In Scikit-Learn's documentation for the DecisionTreeClassifier
class, the presort
hyperparameter is described like this:
presort : bool, optional (default=False)
Whether to presort the data to speed up the finding of best splits in fitting. For the default settings of a decision tree on large datasets, setting this to true may slow down the training process. When using either a smaller dataset or a restricted depth, this may speed up the training.
I don't understand why presorting would slow down training on large datasets and speed up training on smaller datasets. I would expect exactly the reverse.

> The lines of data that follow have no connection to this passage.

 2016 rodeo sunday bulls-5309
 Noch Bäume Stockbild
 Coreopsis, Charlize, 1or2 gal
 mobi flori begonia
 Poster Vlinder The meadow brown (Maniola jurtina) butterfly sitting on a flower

Indeed, the documentation about decision trees's computational complexity states that without presorting, the complexity is O(n_features * n_samples^2 * log(n_samples)), but with presorting it becomes O(n_features * n_samples * log(n_samples)).
Therefore I expect presorting to take a little bit of time, which would slow down training a bit, but this would be largely compensated if the training set is large.
Is this just a mistake in Scikit-Learn's documentation or did I miss something?
Edit
I ran some tests and I found that presorting does seem to slow down training on large training sets. In fact I observe something like O(n_features * n_samples^2 * log(n_samples)), or even worse (ie. exponential), with presorting, and O(n_features * n_samples * log(n_samples)) without presorting. Training only seems to be somewhat faster with presorting when n_samples is smaller than a few thousands.
So the empirical answer is "yes", but I would love to understand why.